Records for this task: Begin

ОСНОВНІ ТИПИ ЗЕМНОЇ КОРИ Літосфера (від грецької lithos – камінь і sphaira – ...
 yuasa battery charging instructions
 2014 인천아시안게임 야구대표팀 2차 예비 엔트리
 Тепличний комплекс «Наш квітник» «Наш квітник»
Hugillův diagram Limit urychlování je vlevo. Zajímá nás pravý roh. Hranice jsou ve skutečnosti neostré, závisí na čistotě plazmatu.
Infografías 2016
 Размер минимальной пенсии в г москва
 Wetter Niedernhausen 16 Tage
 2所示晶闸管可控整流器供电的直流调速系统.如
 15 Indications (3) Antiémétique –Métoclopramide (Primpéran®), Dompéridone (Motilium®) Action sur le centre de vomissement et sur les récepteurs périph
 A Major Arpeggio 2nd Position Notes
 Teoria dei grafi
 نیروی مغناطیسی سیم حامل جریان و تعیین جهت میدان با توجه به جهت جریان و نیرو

Records for this task: End

## The task
All lines from the one containing "15 Indications (3)" through the end of the material should be restated exactly, with both end lines kept.

## Finished task
 15 Indications (3) Antiémétique –Métoclopramide (Primpéran®), Dompéridone (Motilium®) Action sur le centre de vomissement et sur les récepteurs périph
 A Major Arpeggio 2nd Position Notes
 Teoria dei grafi
 نیروی مغناطیسی سیم حامل جریان و تعیین جهت میدان با توجه به جهت جریان و نیرو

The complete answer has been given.